§ Material provided:
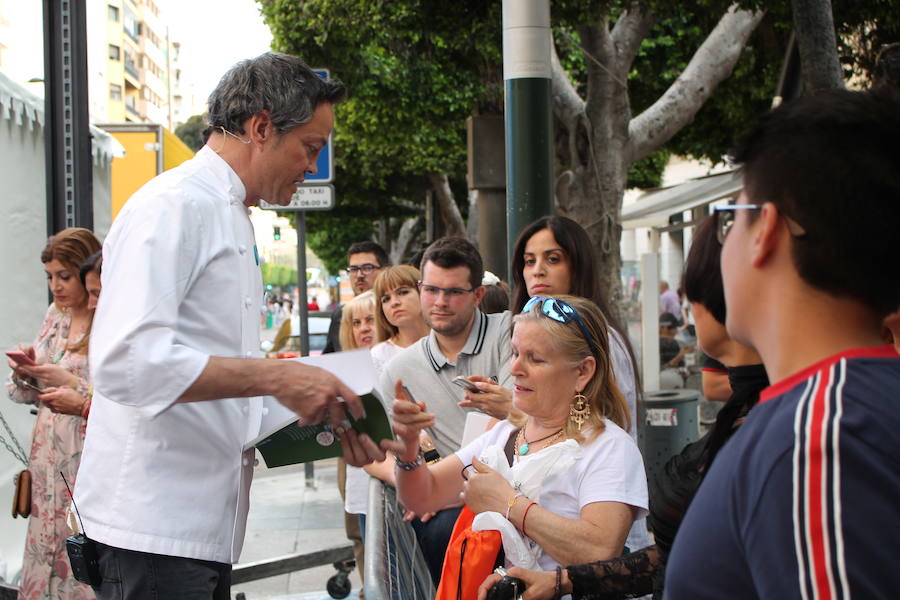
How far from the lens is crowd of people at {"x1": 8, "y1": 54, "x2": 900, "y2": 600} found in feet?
3.52

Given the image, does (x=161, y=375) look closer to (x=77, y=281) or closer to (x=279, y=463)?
(x=279, y=463)

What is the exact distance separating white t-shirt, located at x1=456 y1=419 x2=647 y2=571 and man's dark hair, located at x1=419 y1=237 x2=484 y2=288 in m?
1.73

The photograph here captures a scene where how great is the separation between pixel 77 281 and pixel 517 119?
7.52ft

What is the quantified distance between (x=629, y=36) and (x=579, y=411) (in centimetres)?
832

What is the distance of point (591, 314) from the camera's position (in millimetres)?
2961

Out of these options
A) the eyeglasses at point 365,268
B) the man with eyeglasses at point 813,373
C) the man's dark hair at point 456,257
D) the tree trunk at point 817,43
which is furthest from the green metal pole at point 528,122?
the man with eyeglasses at point 813,373

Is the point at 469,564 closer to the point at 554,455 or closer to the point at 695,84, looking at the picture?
the point at 554,455

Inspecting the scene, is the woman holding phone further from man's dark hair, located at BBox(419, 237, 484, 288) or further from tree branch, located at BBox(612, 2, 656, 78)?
tree branch, located at BBox(612, 2, 656, 78)

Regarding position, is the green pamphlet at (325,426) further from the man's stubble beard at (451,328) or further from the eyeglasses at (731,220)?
the man's stubble beard at (451,328)

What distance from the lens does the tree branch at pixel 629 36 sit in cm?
1022

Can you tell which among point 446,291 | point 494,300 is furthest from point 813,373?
point 494,300

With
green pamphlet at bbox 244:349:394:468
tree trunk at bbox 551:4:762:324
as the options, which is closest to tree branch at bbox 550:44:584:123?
tree trunk at bbox 551:4:762:324

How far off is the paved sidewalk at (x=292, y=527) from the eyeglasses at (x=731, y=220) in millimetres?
4703

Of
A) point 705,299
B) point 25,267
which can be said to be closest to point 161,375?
point 705,299
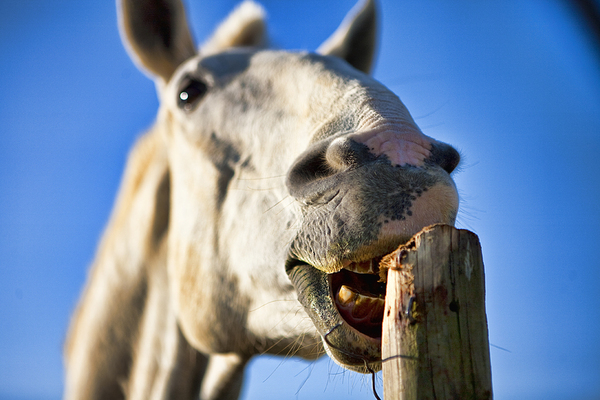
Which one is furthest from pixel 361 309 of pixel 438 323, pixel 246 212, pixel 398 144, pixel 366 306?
pixel 246 212

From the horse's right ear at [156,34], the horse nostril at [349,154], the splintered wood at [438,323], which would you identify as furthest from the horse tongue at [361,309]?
the horse's right ear at [156,34]

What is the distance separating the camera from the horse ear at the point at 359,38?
3.15 m

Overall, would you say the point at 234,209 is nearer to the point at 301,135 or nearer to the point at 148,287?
the point at 301,135

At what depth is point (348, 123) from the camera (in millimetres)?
1447

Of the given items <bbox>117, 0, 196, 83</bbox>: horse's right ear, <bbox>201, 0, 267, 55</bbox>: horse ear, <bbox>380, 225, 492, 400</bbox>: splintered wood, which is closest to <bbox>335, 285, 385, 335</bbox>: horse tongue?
<bbox>380, 225, 492, 400</bbox>: splintered wood

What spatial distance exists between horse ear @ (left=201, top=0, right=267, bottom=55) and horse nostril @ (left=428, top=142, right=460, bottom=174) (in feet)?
8.29

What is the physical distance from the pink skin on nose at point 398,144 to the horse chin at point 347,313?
361mm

§ Task description:
Copy out all the rows above word for word, leaving the pictures out of your copy.

§ Solved exercise:
How far from the lens is crowd of people at {"x1": 8, "y1": 54, "x2": 900, "y2": 600} found in feet?
3.52

Given the image, does (x=161, y=375) look closer to (x=77, y=281) or closer to (x=279, y=463)?
(x=279, y=463)

What is the exact distance separating white t-shirt, located at x1=456 y1=419 x2=647 y2=571 and man's dark hair, located at x1=419 y1=237 x2=484 y2=288 in m?
1.73

The photograph here captures a scene where how great is the separation between pixel 77 281 and pixel 517 119?
7.52ft

What is the quantified distance between (x=629, y=36) and (x=579, y=411) (in centimetres)?
832

What is the distance of point (591, 314) from the camera's position (in millimetres)?
2961

Out of these options
A) the eyeglasses at point 365,268
B) the man with eyeglasses at point 813,373
C) the man's dark hair at point 456,257
D) the tree trunk at point 817,43
which is furthest from the green metal pole at point 528,122?
the man with eyeglasses at point 813,373

Is the point at 469,564 closer to the point at 554,455 or closer to the point at 695,84, looking at the picture?
the point at 554,455

Inspecting the scene, is the woman holding phone further from man's dark hair, located at BBox(419, 237, 484, 288) or further from tree branch, located at BBox(612, 2, 656, 78)?
tree branch, located at BBox(612, 2, 656, 78)

Regarding position, is the green pamphlet at (325,426) further from the man's stubble beard at (451,328) or further from the eyeglasses at (731,220)?
the man's stubble beard at (451,328)

What distance from the lens does the tree branch at pixel 629 36 sit in cm?
1022

Can you tell which among point 446,291 | point 494,300 is furthest from point 813,373?
point 494,300

With
green pamphlet at bbox 244:349:394:468
tree trunk at bbox 551:4:762:324
as the options, which is closest to tree branch at bbox 550:44:584:123?
tree trunk at bbox 551:4:762:324

How far off is the paved sidewalk at (x=292, y=527) from the eyeglasses at (x=731, y=220) in millimetres?
4703

Of
A) point 705,299
B) point 25,267
which can be said to be closest to point 161,375?
point 705,299
Which one is furthest from pixel 361 309 of pixel 438 323, pixel 246 212, pixel 398 144, pixel 366 306?
pixel 246 212

From the horse's right ear at [156,34], the horse nostril at [349,154], the splintered wood at [438,323], which would you identify as furthest from the horse tongue at [361,309]?
the horse's right ear at [156,34]

What is the distance separating the camera from the horse ear at the point at 359,38?
3.15 m

Overall, would you say the point at 234,209 is nearer to the point at 301,135 or nearer to the point at 148,287?
the point at 301,135

At what depth is point (348, 123) from the camera (in millimetres)?
1447

Of the given items <bbox>117, 0, 196, 83</bbox>: horse's right ear, <bbox>201, 0, 267, 55</bbox>: horse ear, <bbox>380, 225, 492, 400</bbox>: splintered wood, which is closest to <bbox>335, 285, 385, 335</bbox>: horse tongue?
<bbox>380, 225, 492, 400</bbox>: splintered wood

What spatial distance exists between horse ear @ (left=201, top=0, right=267, bottom=55) and horse nostril @ (left=428, top=142, right=460, bottom=174) (in feet)?
8.29

What is the physical distance from the pink skin on nose at point 398,144 to the horse chin at point 347,313?
361mm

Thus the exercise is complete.